Average Daily Membership Versus Average Daily Attendance: More Information Is Needed
Good evening Chairman Gardner and members of the Senate Education Committee. Thank you for the opportunity to speak to you about the education portion of Substitute House Bill 95. My name is Joshua Hall and I am Director of Research at the Buckeye Institute for Public Policy Solutions. In addition, I oversee the Institute’s education center, the Center for Education Excellence.
The Buckeye Institute is a public policy research and education institute with the mission to provide Ohio’s leaders and citizens with new ways of thinking about problems facing our state and local communities. Among the Buckeye Institute’s core values are a commitment to serious empirical research and policy analysis. My comments today are made with that core value in mind.
My academic background is in economics and I teach economics as an adjunct professor at Capital University here in Columbus. One of the first things I teach my students is that incentives matter. A popular textbook goes so far as to call this statement the basic postulate of economics.[1]

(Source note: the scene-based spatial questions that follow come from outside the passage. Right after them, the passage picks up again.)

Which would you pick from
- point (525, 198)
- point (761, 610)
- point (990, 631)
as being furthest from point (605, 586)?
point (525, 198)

This postulate means that making an activity more attractive, financially or otherwise, will entice more people to engage in that activity. Conversely, making an activity less attractive, financially or otherwise, will mean fewer people will engage in it.
This postulate certainly holds true for education. Consider the recent research by Manhattan Institute scholar Jay Greene. Dr. Greene looked at the special education enrollment during the 1990s. During that time, 33 states and the District of Columbia had “bounty” funding systems. The “bounty” system gave schools a financial incentive to enroll children in special education.

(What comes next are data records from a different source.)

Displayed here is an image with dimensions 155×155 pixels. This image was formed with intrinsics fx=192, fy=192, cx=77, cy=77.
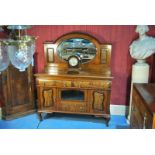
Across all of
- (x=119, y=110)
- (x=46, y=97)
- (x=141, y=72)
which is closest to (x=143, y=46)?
(x=141, y=72)

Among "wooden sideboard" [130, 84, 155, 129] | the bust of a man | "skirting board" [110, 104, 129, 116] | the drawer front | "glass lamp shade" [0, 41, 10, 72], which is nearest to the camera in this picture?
"glass lamp shade" [0, 41, 10, 72]

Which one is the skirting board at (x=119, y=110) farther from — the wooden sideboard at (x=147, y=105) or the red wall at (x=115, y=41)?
the wooden sideboard at (x=147, y=105)

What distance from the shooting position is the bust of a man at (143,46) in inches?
112

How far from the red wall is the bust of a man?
13.1 inches

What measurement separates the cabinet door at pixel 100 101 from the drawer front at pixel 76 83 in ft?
0.33

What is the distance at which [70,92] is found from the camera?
322cm

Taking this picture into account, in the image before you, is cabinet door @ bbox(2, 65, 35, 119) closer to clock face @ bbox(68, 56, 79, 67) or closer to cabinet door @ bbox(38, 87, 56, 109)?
cabinet door @ bbox(38, 87, 56, 109)

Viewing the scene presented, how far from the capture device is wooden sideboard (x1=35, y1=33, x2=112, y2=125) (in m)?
3.00

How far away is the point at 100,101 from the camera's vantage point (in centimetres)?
304

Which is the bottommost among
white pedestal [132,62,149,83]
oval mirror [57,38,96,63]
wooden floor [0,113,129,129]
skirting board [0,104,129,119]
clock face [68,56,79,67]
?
wooden floor [0,113,129,129]

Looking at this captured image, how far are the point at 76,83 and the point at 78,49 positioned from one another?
70cm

Over the same time period, 16 states had a “lump sum” payment system.[2] This type of system created no financial incentives to increase special education enrollment. Dr. Greene, controlling for other factors between the states, found that “bounty” funding increased special education enrollment by 1.24 percent over the decade. This translated into 390,000 extra special education students and over $1.5 billion in additional spending.[3]
So it is clear that it is possible for schools to respond to financial incentives. What implications then, does the postulate that incentives matter imply in the context of Substitute House Bill 95? Specifically, I will be talking about the proposed change from Average Daily Membership (ADM) method of counting students to the Average Daily Attendance (ADA) method.

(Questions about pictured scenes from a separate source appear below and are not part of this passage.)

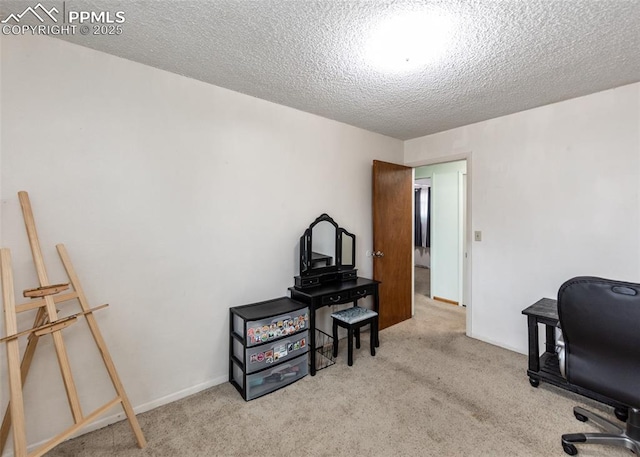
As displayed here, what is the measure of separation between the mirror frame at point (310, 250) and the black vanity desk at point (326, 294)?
155mm

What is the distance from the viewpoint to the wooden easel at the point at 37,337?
1217 mm

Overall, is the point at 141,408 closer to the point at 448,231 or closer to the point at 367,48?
the point at 367,48

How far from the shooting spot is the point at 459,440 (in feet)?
5.59

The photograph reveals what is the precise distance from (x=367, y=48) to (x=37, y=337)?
2.50m

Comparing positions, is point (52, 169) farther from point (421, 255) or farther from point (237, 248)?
point (421, 255)

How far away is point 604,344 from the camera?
1407 millimetres

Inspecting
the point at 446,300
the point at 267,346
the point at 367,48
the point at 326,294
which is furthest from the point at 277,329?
the point at 446,300

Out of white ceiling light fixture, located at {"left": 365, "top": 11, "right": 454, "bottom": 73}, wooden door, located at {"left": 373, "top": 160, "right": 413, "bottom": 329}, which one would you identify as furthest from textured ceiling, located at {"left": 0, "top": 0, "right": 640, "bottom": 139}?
wooden door, located at {"left": 373, "top": 160, "right": 413, "bottom": 329}

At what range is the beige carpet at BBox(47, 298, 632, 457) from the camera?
64.8 inches

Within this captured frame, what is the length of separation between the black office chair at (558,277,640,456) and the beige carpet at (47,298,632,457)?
0.48ft

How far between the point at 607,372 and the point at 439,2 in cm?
206

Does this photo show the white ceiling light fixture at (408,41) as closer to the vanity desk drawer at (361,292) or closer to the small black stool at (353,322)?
the vanity desk drawer at (361,292)

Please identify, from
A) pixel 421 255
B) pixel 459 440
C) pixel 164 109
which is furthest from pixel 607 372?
pixel 421 255

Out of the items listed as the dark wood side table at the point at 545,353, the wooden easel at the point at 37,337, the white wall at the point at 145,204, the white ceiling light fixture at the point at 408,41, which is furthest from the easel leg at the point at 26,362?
the dark wood side table at the point at 545,353
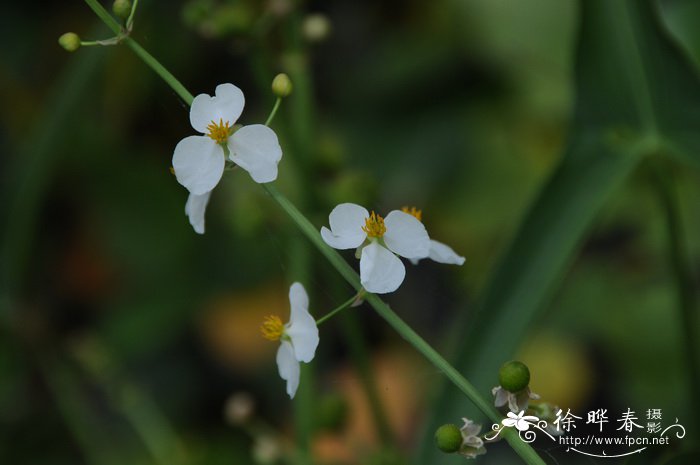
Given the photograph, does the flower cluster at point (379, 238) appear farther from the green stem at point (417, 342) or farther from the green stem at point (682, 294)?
the green stem at point (682, 294)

Good attendance is one of the most important factors in school performance. A 1998 study by the Buckeye Institute found that student attendance was the only school-related variable to consistently be correlated with student performance on proficiency exams.[4] Increasing student attendance is therefore a good way to increase learning in Ohio’s schools.
So both common sense and research tell us that improving attendance is correlated with increased student learning. In making good public policy, however, that is only half of the equation. The second, and more difficult, question is: how do we create the right incentives to increase attendance?
At the extreme, for example, it could be made a felony to not have your children in school unless hospitalized. Such a policy, while creating the right incentives, certainly violates common sense and the principle that the punishment should fit the crime. In addition, proposals that tell parents what to do regarding their children’s education, even if correct, tend to not be viewed favorably.
The proposal to shift from an Average Daily Membership (ADM) method of counting students to an Average Daily Attendance (ADA) system attempts to increase the incentives for school districts, rather than parents, to improve attendance. The shift from ADM to ADA would certainly increase the financial incentives that school districts have to maintain a high level of attendance throughout the year. From this perspective of creating the right incentives, this proposal has it right.
What is not known, however, is that, even with the right incentives, can school districts do anything about increasing school attendance? Obviously, supporters of this change think they can. Those against this change, such as the Ohio School Boards Association, argue that “it’s out of their control.”
My answer: it’s probably somewhere in the middle although I don’t base that on any actual evidence. In fact, no one on either side of this debate is basing their argument on any evidence. Until such time as evidence is produced, it would not make good public policy to enact this change.
One way to find out how much of an impact school district policy can have on attendance is to see how school districts respond to the current system. After all, ADM is calculated by adding together the number of students enrolled in a school district who are in school or have an excused absence the first full week in October.
If attendance and excused absences rise the first full week of October relative to the rest of the year, then clearly school districts can have some impact on attendance.[5] Those interested in making this change could then proceed knowing that such a change is likely to improve attendance. Unfortunately, we don’t have hard evidence to suggest that it will at this current time.
This article was given as testimony before the Ohio Senate Education Committee on May 6, 2003.
Notes
[1] James D. Gwartney, Richard L. Stroup, and Russell L. Sobel, Economics: Private and Public Choice (9th edition; Philadelphia, PA: The Dryden Press, 2000), 12.
[2] New Hampshire had no system of funding until 1999.
[3] Jay P. Greene and Greg Forster, Effects of Funding Incentives on Special Education Enrollment, (New York: Manhattan Institute, December 2002).
[4] Public Choices, Private Costs: An Analysis of Spending and Achievement in Ohio Public Schools (Dayton, OH: The Buckeye Institute, September 1998), 24.
[5] The Legislative Office of Education Oversight, for example, could be directed to undertake such a study.
Joshua C. Hall is the director of the Buckeye Institute Center for Education Excellence and a lecturer in economics at Capital University.